Continue the article about the Doctors character Valerie Pitman, starting right after its last sentence.

**Exercise passage:**
BEGIN

- Portrayed by: Sarah Moyle
- Duration: 2012–2022
- First appearance: "Home Free" 15 October 2012
- Last appearance: "Where the Heart Is" 16 December 2022
- Introduced by: Will Trotter

= Valerie Pitman =

Fictional character from Doctors

Valerie Pitman is a fictional character from the BBC soap opera Doctors, portrayed by Sarah Moyle. Valerie was introduced as a temporary receptionist at the fictional Mill Health Centre on 15 October 2012. Valerie is depicted as a kind, nosy and humorous character who enjoys getting involved in other people's lives. Her backstory involves growing up as an only child with no friends who dresses differently to other people, so since she feels like an outsider, she is desperate to be part of a unit of loved ones. Moyle was originally contracted on the soap as a recurring character, but after a positive reaction from viewers, she was promoted to a regular cast member. One of the storylines that accredited to her popularity was an issue-led storyline that saw Valerie diagnosed with hodgkin lymphoma. Moyle felt honoured to be given the storyline and found it interesting to play the storyline from a comedic perspective.

Valerie has had numerous love interests in her time on the soap, but after she concludes that she is the most important person in her life, she marries herself in a sologamy storyline. One of her love interests "comes back to haunt her" when Grant Hill (Jack Ryder) is murdered and she is accused of his murder, which results in her having to take a break from working at the surgery. Valerie was the feature of another issue-led storyline in 2022 after she is the victim of a home invasion and attack. Moyle felt out of her comfort zone filming the scenes since she had become accustomed to filming comedy scenes as Valerie, but again felt privileged to be given a serious storyline.

In 2022, Moyle announced her decision to exit from the series. She had originally told producers that she was leaving in 2020, but due to the COVID-19 pandemic, she asked producers if she could reverse her decision. Her final appearance aired in December 2022 after Valerie is sacked from the Mill after forging a prescription in Al Haskey's (Ian Midlane) name. For her portrayal of Valerie, Moyle was nominated for numerous awards at the British Soap Awards and went on to win the Best Comedy Performance at the 2019 ceremony. She was also nominated for Best Acting Performance at the RTS Midlands Awards, as well as receiving a nomination in the Serial Drama Performance category at the 26th National Television Awards.

END

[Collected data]
BEGIN

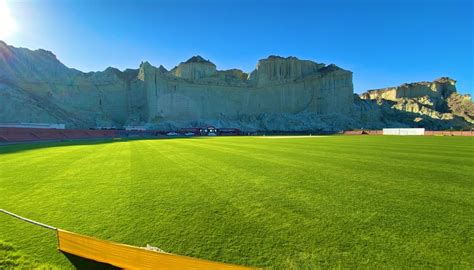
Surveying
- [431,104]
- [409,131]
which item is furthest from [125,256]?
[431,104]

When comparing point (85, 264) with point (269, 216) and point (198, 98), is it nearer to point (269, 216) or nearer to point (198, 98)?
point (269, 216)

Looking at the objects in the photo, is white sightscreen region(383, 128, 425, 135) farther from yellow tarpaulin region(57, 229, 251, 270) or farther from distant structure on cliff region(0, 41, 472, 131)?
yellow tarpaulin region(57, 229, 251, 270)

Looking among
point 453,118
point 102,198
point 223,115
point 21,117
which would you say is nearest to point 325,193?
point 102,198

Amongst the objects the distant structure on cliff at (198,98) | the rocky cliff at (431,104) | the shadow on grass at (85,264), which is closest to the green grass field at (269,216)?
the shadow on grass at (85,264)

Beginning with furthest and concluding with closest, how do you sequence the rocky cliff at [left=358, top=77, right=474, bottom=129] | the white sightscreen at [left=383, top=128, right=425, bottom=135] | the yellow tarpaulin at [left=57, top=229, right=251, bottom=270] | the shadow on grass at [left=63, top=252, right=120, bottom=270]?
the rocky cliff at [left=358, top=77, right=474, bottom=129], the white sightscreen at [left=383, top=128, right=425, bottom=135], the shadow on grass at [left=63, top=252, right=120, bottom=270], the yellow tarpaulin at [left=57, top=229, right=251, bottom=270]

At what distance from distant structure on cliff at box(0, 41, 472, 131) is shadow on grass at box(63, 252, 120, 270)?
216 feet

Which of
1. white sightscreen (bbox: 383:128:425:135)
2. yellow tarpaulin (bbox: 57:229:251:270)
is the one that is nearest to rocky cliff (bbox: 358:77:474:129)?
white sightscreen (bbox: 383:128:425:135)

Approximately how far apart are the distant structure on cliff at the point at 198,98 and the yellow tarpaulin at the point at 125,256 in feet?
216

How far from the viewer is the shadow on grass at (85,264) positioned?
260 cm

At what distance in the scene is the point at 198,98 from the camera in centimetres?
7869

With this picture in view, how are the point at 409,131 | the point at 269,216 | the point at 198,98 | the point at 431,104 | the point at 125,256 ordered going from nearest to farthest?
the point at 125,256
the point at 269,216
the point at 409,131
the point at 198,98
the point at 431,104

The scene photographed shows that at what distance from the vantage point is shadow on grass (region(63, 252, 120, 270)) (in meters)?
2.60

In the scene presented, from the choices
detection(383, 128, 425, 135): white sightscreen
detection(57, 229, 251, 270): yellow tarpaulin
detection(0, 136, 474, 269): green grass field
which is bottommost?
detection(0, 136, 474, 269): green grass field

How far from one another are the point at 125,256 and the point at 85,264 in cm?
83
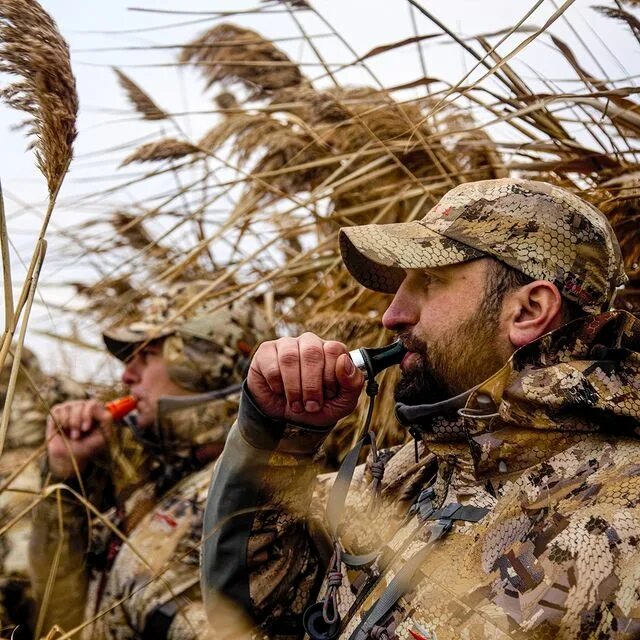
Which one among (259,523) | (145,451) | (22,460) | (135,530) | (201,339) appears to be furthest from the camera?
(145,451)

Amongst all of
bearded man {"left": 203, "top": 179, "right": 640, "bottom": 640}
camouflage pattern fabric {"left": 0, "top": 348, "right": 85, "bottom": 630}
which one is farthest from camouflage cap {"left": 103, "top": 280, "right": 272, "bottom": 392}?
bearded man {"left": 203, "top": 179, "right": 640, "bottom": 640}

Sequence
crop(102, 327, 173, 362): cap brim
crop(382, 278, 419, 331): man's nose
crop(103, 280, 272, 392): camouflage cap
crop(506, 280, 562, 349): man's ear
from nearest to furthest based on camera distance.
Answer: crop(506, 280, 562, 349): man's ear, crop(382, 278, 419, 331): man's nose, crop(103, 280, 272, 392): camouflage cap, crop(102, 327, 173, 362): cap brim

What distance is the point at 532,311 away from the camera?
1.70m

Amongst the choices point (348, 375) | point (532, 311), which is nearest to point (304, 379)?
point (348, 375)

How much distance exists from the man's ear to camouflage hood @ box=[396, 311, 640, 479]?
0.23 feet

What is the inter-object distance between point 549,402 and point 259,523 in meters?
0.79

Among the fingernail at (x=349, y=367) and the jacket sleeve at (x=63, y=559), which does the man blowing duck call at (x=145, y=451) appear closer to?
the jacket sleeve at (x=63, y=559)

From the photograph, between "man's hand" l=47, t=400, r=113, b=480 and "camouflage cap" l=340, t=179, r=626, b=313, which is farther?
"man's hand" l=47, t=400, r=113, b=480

END

**The answer:**
==Casting and characterisation==
Valerie was introduced to Doctors on 15 October 2012. Sarah Moyle's credits stated that her role on the series would be recurring, and after leaving the role in December 2012, she made brief returns in 2013 and 2014. She was later promoted to a regular cast member in 2016. Her on-screen return is written in by Karen being unable to work and the Mill requiring a permanent receptionist. Moyle was glad to rejoin the cast as a series regular and described her return as "coming back into a family". On her character, Moyle said: "She is a complex lady who is extremely self-centred, quite vain, quite annoying to the other characters [and] a bit eccentric". She remarked that Valerie's dress sense is also eccentric and noted her kind heart and funniness.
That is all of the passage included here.